Copy the material below line for line, from its start through the line containing "roadside grass at x1=0, y1=310, x2=278, y2=342 <". Include that line, and leave the pictures out.

Exercise materials ::
________________________________________

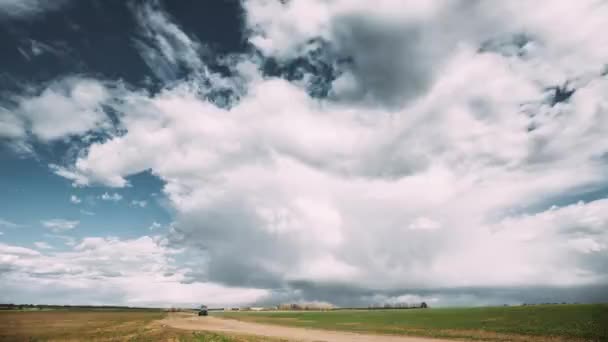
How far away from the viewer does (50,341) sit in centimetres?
3669

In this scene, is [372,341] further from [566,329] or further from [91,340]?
[91,340]

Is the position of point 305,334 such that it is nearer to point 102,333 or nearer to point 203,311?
point 102,333

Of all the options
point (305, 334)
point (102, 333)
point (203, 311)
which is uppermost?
point (102, 333)

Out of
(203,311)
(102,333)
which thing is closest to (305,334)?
(102,333)

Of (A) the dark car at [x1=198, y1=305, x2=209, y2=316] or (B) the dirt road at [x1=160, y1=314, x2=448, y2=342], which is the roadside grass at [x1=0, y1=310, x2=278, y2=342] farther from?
(A) the dark car at [x1=198, y1=305, x2=209, y2=316]

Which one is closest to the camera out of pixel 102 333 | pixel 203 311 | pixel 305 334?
pixel 102 333

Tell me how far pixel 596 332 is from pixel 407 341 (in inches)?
899

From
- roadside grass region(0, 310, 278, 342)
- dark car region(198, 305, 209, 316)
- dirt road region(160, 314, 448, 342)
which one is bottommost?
dark car region(198, 305, 209, 316)

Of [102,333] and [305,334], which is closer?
[102,333]

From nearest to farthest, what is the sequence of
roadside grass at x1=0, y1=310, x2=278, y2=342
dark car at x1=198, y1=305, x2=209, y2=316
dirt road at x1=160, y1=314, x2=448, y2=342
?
roadside grass at x1=0, y1=310, x2=278, y2=342 < dirt road at x1=160, y1=314, x2=448, y2=342 < dark car at x1=198, y1=305, x2=209, y2=316

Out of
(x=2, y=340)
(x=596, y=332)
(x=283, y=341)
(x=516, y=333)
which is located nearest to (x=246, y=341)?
(x=283, y=341)

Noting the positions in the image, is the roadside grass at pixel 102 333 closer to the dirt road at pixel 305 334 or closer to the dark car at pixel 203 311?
A: the dirt road at pixel 305 334

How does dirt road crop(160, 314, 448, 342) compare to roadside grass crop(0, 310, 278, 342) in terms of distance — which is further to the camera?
dirt road crop(160, 314, 448, 342)

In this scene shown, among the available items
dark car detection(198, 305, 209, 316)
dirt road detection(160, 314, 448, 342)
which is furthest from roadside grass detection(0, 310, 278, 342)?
dark car detection(198, 305, 209, 316)
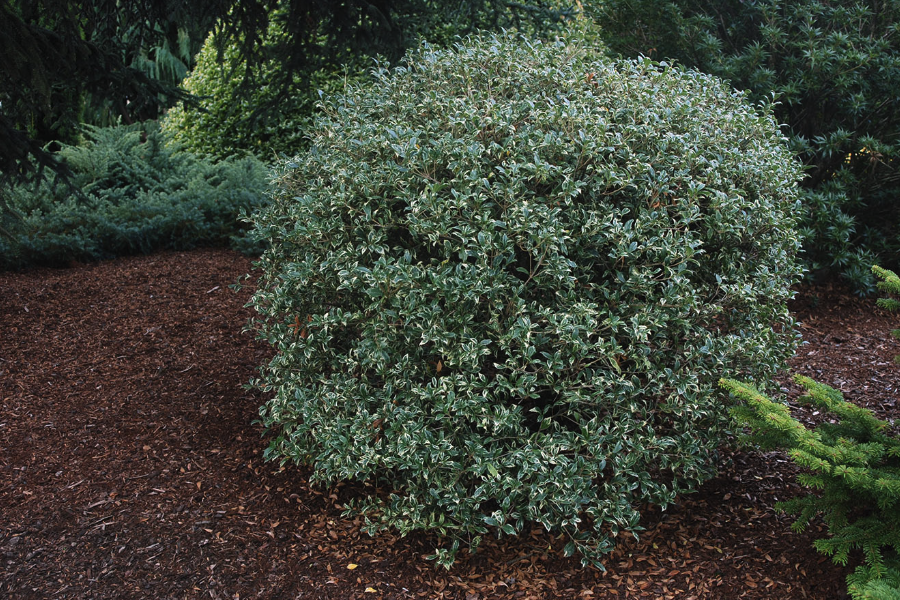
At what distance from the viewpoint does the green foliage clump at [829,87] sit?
5477 millimetres

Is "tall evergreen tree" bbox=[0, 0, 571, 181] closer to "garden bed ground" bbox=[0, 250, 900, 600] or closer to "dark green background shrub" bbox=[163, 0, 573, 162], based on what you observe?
"dark green background shrub" bbox=[163, 0, 573, 162]

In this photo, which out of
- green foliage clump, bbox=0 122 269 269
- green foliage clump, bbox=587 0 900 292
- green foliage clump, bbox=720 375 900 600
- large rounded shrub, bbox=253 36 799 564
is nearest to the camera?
green foliage clump, bbox=720 375 900 600

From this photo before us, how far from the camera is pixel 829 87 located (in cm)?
562

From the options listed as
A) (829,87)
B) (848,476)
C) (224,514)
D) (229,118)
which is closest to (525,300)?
(848,476)

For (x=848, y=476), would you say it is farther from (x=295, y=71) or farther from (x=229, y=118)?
(x=229, y=118)

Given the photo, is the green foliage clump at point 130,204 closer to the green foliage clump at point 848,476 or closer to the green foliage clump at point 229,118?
the green foliage clump at point 229,118

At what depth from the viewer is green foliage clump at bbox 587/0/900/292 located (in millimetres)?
5477

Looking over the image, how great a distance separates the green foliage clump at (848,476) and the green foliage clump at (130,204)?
180 inches

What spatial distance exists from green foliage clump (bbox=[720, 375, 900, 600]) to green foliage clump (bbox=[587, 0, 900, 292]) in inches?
119

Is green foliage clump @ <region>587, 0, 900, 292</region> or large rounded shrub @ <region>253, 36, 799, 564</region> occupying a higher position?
green foliage clump @ <region>587, 0, 900, 292</region>

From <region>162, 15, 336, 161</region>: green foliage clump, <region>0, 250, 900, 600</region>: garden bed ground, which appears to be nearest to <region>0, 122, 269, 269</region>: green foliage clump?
<region>162, 15, 336, 161</region>: green foliage clump

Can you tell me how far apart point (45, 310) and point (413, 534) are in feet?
12.0

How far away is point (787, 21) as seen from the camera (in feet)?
18.8

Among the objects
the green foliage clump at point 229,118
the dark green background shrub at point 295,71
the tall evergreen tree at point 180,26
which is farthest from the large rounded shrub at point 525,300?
the green foliage clump at point 229,118
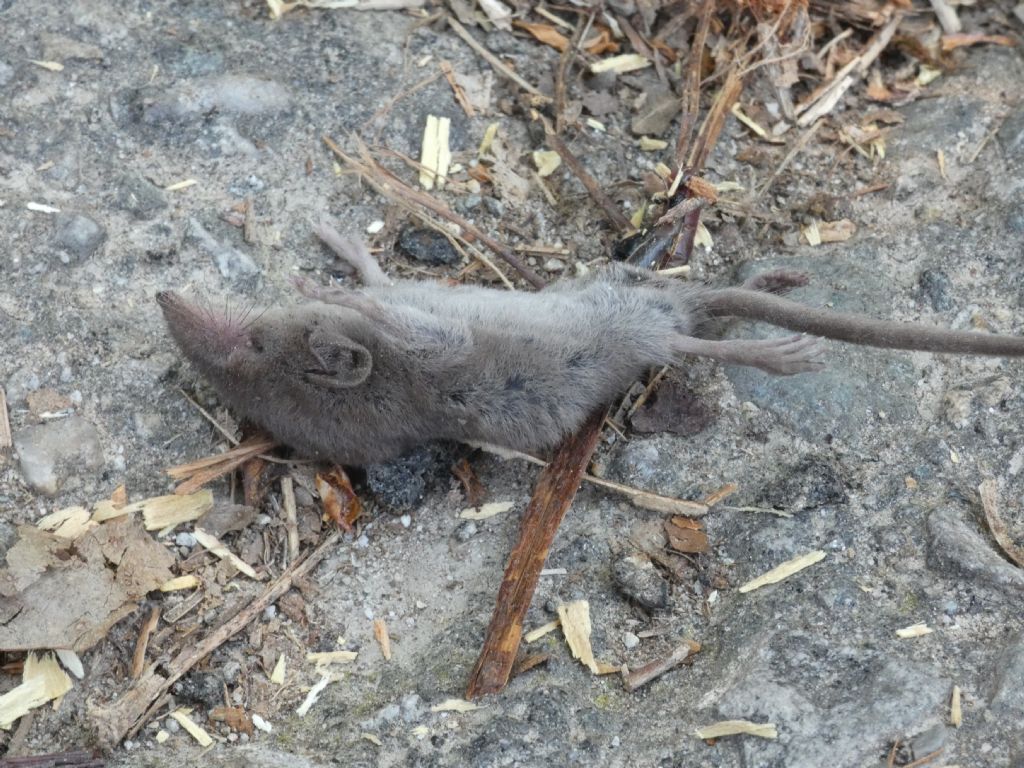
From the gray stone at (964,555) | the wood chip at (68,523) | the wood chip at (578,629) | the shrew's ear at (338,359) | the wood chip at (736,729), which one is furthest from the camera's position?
the shrew's ear at (338,359)

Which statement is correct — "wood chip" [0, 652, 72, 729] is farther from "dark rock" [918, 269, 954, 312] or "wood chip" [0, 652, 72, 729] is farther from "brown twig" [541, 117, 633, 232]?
"dark rock" [918, 269, 954, 312]

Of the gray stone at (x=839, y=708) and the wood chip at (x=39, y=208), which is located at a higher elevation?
the wood chip at (x=39, y=208)

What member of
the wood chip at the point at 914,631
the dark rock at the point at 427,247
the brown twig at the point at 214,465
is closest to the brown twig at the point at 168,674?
the brown twig at the point at 214,465

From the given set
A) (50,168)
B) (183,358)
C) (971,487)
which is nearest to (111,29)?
(50,168)

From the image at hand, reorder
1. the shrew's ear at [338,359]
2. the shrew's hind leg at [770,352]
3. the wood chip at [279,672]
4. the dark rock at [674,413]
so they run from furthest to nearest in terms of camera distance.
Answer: the dark rock at [674,413] → the shrew's ear at [338,359] → the shrew's hind leg at [770,352] → the wood chip at [279,672]

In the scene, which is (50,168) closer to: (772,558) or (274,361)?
(274,361)

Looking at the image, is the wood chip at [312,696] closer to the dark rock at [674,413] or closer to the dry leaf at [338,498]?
the dry leaf at [338,498]

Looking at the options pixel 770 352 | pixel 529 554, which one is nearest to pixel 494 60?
pixel 770 352

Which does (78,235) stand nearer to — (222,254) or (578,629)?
(222,254)
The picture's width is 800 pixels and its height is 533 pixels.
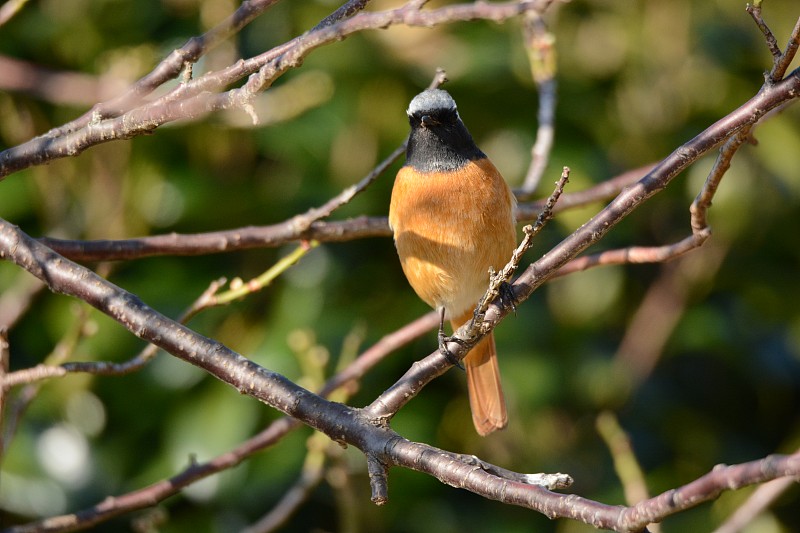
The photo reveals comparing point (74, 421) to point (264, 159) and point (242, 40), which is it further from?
point (242, 40)

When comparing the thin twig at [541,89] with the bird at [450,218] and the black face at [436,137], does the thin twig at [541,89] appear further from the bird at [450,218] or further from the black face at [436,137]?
the black face at [436,137]

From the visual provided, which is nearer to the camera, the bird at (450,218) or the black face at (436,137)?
the bird at (450,218)

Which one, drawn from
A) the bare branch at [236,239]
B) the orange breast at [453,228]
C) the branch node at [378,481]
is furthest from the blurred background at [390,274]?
the branch node at [378,481]

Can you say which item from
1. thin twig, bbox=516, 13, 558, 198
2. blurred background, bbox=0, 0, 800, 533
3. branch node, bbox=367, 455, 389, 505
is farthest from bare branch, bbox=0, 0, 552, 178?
blurred background, bbox=0, 0, 800, 533

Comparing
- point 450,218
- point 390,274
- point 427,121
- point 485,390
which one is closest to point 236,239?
point 450,218

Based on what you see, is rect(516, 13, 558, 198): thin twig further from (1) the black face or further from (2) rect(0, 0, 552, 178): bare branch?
(2) rect(0, 0, 552, 178): bare branch

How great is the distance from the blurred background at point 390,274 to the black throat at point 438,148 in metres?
0.70

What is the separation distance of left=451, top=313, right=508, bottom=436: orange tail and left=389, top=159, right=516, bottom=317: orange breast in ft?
1.13

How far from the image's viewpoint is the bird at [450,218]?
3613mm

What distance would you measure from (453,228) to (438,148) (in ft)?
1.25

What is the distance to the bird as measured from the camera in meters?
3.61

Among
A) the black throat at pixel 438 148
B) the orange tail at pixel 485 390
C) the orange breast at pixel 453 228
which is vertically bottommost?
the orange tail at pixel 485 390

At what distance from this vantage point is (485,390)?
397 centimetres

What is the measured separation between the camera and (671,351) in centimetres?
502
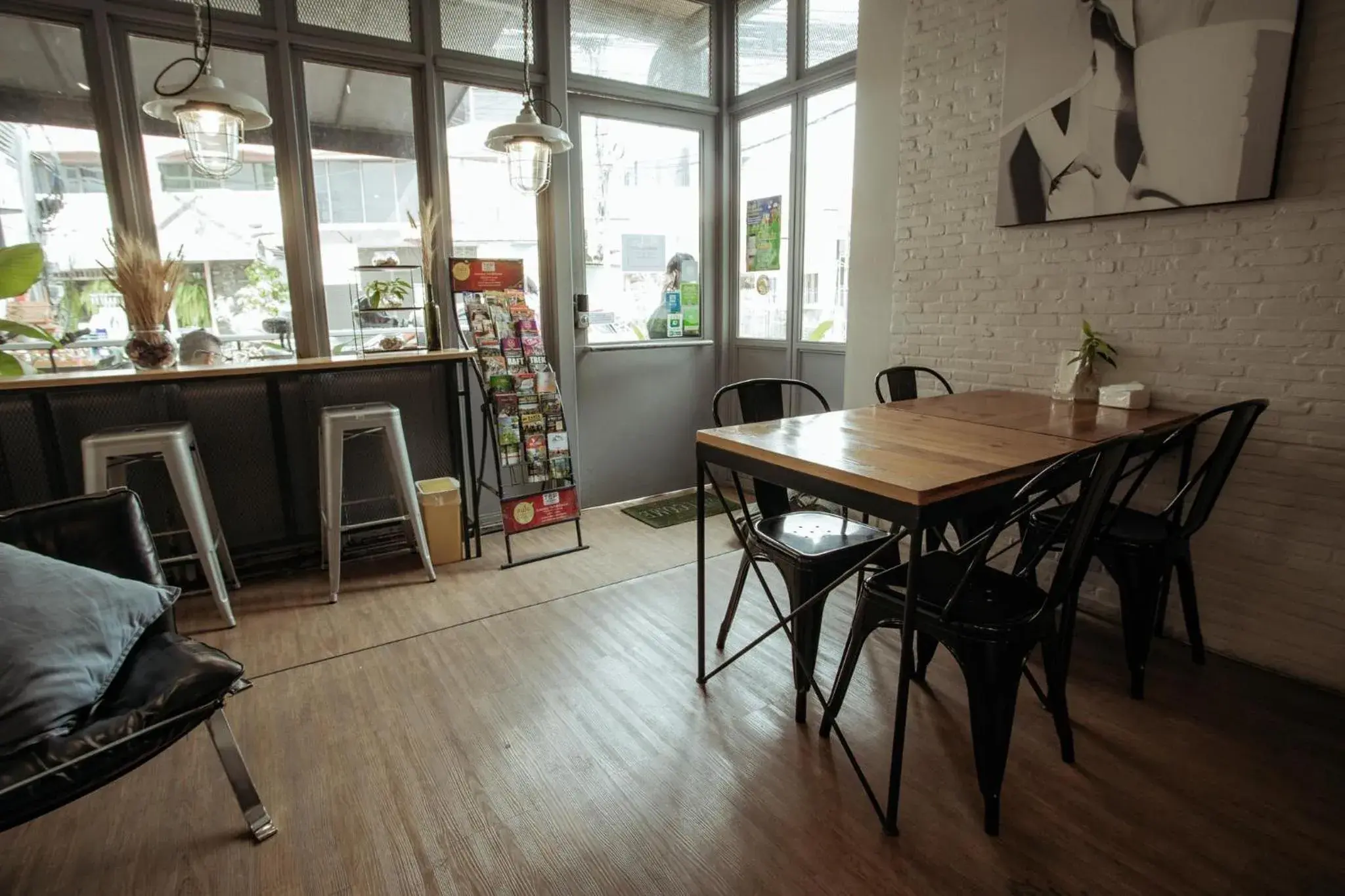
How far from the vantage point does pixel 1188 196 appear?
8.02ft

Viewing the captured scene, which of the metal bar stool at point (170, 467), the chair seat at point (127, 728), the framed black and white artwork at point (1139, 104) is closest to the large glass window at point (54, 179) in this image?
the metal bar stool at point (170, 467)

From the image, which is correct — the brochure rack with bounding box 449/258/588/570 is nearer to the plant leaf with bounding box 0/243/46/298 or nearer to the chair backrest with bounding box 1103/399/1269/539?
the plant leaf with bounding box 0/243/46/298

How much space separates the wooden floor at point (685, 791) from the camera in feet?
5.27

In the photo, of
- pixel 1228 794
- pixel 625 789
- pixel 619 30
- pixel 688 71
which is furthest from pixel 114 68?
pixel 1228 794

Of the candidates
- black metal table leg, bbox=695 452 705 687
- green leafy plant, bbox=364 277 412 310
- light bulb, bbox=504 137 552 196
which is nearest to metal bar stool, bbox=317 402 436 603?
green leafy plant, bbox=364 277 412 310

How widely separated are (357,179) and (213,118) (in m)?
0.95

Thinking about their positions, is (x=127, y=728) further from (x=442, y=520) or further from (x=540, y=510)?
(x=540, y=510)

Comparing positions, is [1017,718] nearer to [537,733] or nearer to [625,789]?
[625,789]

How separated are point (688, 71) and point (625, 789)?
418cm

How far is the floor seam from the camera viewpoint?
2.54 meters

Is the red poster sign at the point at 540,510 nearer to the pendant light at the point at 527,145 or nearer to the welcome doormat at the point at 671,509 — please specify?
the welcome doormat at the point at 671,509

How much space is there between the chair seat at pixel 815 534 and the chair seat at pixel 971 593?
0.63 feet

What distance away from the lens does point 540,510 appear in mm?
3664

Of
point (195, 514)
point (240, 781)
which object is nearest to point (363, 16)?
point (195, 514)
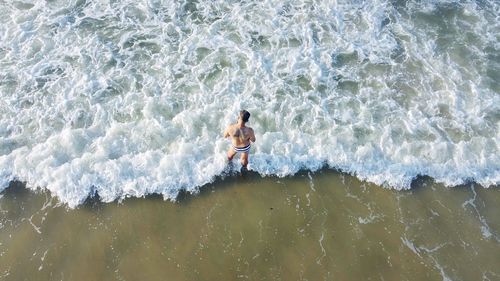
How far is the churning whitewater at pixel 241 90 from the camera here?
1036cm

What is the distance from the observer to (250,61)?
501 inches

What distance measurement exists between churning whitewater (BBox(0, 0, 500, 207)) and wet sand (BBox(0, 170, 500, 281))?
0.44 m

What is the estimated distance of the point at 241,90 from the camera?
12031mm

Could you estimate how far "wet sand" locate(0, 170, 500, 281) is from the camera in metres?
8.71

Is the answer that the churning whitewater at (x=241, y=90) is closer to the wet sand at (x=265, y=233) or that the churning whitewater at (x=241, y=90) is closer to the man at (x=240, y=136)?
the wet sand at (x=265, y=233)

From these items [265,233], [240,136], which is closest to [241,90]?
[240,136]

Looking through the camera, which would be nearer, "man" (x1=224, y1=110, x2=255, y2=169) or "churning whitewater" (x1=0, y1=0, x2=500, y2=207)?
"man" (x1=224, y1=110, x2=255, y2=169)

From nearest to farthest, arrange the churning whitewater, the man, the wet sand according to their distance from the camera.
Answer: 1. the wet sand
2. the man
3. the churning whitewater

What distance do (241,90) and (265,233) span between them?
14.5 ft

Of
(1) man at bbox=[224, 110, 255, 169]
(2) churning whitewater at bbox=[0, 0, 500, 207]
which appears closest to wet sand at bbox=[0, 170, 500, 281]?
(2) churning whitewater at bbox=[0, 0, 500, 207]

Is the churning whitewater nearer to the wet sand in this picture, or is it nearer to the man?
the wet sand

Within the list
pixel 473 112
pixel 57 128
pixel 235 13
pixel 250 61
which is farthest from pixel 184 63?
pixel 473 112

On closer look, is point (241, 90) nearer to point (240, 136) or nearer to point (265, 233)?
point (240, 136)

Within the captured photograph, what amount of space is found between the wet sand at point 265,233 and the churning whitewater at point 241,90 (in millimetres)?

________________________________________

Exercise response ::
How far away from the viewer does (50,341) sit in centimetres?
3669

In this scene, is [372,341] further from [566,329] or further from [91,340]?
[91,340]

Is the position of point 305,334 such that it is nearer to point 102,333 or nearer to point 203,311?
point 102,333

Of all the options
point (305, 334)
point (102, 333)
point (203, 311)
which is uppermost?
point (102, 333)

Out of
(203,311)
(102,333)
which thing is closest to (305,334)?
(102,333)

Of (A) the dark car at [x1=198, y1=305, x2=209, y2=316] or (B) the dirt road at [x1=160, y1=314, x2=448, y2=342], which is the roadside grass at [x1=0, y1=310, x2=278, y2=342] farther from?
(A) the dark car at [x1=198, y1=305, x2=209, y2=316]

Which one is closest to the camera out of pixel 102 333 | pixel 203 311 | pixel 305 334?
pixel 102 333

Tell me how far pixel 596 332 is from pixel 407 341 (in inches)?
899

From
- roadside grass region(0, 310, 278, 342)
- dark car region(198, 305, 209, 316)
- dirt road region(160, 314, 448, 342)
which one is bottommost?
dark car region(198, 305, 209, 316)

Of [102,333] and [305,334], which is closer?
[102,333]

From nearest to farthest, what is the sequence of
roadside grass at x1=0, y1=310, x2=278, y2=342
dark car at x1=198, y1=305, x2=209, y2=316
dirt road at x1=160, y1=314, x2=448, y2=342
?
roadside grass at x1=0, y1=310, x2=278, y2=342 < dirt road at x1=160, y1=314, x2=448, y2=342 < dark car at x1=198, y1=305, x2=209, y2=316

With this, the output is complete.